Technical Note: Unsupervised classification of ozone profiles in UKESM1
- 1Department of Geological and Atmospheric Sciences, Iowa State University, USA
- 2Department of Mathematical Sciences, Georgia Southern University, USA
- 3British Antarctic Survey, NERC, UKRI, Cambridge, UK
- 4Department of Chemistry, University of Cambridge, Cambridge, UK
- 5National Centre for Atmospheric Science (NCAS), University of Cambridge, Cambridge, UK
- 1Department of Geological and Atmospheric Sciences, Iowa State University, USA
- 2Department of Mathematical Sciences, Georgia Southern University, USA
- 3British Antarctic Survey, NERC, UKRI, Cambridge, UK
- 4Department of Chemistry, University of Cambridge, Cambridge, UK
- 5National Centre for Atmospheric Science (NCAS), University of Cambridge, Cambridge, UK
Abstract. The vertical distribution of ozone in the atmosphere, which features complex spatial and temporal variability set by a balance of production, loss, and advection, is relevant for both surface air pollution and for climate via its role in radiative forcing. At present, the way in which regions of coherent ozone structure are defined relies on somewhat arbitrarily drawn boundaries. Here we consider a more general, data-driven method for defining coherent regimes of ozone structure; we apply an unsupervised classification technique called Gaussian Mixture Modelling (GMM), which represents the underlying distribution of ozone profiles as a linear combination of multi-dimensional Gaussian functions. In doing so, GMM identifies coherent groups or sub-populations of the ozone profile distribution. As a proof-of-concept study, we apply GMM to ozone profiles from three subsets of the UKESM1 coupled climate model runs carried out for CMIP6: specifically, a historical decade and two decades from two different future climate projections (i.e. SSP1-2.6, SSP5-8.5). Despite not being given any spatiotemporal information, GMM identifies several spatially coherent regions of ozone structure. Using a combination of statistical guidance and post-hoc judgement, we select a six-class representation of global ozone, consisting of two tropical classes and four mid-to-high latitude classes.
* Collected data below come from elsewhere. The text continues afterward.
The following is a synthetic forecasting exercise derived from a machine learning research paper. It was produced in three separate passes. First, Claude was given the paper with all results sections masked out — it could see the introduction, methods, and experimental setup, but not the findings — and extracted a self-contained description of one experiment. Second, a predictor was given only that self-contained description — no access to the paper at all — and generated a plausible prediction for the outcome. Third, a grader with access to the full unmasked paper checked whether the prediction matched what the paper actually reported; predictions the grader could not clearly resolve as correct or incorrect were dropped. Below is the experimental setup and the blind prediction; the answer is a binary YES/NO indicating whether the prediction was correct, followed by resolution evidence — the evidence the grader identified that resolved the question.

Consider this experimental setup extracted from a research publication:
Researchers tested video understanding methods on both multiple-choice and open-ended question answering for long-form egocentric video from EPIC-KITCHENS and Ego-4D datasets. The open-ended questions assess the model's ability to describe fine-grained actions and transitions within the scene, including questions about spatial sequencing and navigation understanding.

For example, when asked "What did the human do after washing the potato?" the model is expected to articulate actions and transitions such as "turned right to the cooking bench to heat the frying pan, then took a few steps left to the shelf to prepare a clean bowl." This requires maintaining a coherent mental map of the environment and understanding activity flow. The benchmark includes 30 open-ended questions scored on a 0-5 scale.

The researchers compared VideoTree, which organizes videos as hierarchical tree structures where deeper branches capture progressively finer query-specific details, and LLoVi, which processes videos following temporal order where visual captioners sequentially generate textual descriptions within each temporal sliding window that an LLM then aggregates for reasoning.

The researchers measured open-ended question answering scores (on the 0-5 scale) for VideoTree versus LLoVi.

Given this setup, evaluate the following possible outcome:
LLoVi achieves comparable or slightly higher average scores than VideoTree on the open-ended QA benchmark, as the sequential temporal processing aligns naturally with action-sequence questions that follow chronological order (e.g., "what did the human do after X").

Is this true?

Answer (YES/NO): YES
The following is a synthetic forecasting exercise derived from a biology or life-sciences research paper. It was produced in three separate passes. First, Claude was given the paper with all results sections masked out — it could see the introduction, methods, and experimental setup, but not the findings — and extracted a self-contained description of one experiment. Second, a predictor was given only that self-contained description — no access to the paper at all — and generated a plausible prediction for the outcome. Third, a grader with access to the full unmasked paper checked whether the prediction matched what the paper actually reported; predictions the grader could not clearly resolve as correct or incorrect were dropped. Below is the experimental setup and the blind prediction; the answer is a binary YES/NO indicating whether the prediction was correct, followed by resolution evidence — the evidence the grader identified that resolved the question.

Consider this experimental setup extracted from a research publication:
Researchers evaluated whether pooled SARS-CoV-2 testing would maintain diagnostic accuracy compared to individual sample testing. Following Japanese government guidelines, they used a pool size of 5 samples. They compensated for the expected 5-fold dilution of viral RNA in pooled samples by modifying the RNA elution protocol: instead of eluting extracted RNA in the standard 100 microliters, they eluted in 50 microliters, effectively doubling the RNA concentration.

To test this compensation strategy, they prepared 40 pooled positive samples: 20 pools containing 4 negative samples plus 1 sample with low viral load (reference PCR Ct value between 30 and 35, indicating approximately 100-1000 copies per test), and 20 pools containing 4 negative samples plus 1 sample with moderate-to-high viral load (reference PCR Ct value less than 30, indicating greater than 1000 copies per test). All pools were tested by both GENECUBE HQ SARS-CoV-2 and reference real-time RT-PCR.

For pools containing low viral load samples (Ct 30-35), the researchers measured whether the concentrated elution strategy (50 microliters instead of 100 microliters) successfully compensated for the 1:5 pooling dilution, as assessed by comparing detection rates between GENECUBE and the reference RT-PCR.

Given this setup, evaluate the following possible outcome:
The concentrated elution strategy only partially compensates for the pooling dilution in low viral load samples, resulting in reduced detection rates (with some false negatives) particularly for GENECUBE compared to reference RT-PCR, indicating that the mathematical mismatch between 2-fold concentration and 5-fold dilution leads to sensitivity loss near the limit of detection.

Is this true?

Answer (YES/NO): NO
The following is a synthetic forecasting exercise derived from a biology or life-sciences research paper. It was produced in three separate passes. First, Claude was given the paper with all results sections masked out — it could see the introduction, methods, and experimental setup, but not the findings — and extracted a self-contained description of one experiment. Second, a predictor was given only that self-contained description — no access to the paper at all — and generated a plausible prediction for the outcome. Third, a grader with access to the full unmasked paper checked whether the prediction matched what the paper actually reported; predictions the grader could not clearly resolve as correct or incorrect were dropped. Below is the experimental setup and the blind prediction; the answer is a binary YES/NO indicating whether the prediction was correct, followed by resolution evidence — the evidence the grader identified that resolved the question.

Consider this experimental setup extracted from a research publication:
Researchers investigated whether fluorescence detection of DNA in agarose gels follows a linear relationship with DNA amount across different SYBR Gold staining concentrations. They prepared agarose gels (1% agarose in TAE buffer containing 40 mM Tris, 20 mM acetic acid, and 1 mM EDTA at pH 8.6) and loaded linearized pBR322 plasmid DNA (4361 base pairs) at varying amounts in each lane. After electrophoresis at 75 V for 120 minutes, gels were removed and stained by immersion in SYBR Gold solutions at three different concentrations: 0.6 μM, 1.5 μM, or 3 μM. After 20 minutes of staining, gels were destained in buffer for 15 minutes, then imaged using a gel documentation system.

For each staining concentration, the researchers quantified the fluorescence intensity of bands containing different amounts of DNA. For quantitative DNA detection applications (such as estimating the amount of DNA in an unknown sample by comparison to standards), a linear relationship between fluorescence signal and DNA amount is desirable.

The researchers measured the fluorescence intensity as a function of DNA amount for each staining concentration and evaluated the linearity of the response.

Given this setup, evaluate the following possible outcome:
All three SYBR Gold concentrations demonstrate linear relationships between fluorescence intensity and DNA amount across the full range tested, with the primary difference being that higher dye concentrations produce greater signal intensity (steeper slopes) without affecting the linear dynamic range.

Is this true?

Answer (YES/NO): NO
The tropical classes feature a relatively high-altitude tropopause, while the higher-latitude classes feature a lower-altitude tropopause and low values of tropospheric ozone, as expected based on broad patterns observed in the atmosphere. Both of the future projections feature lower tropospheric ozone concentrations than the historical benchmark, with signatures of ozone hole recovery. We find that the area occupied by the tropical classes is expanded in both future projections, in consistency with the tropical broadening hypothesis. Our results suggest that GMM may be a useful method for identifying coherent ozone regimes, particularly in the context of model analysis.
Fouzia Fahrin et al.
Status: final response (author comments only)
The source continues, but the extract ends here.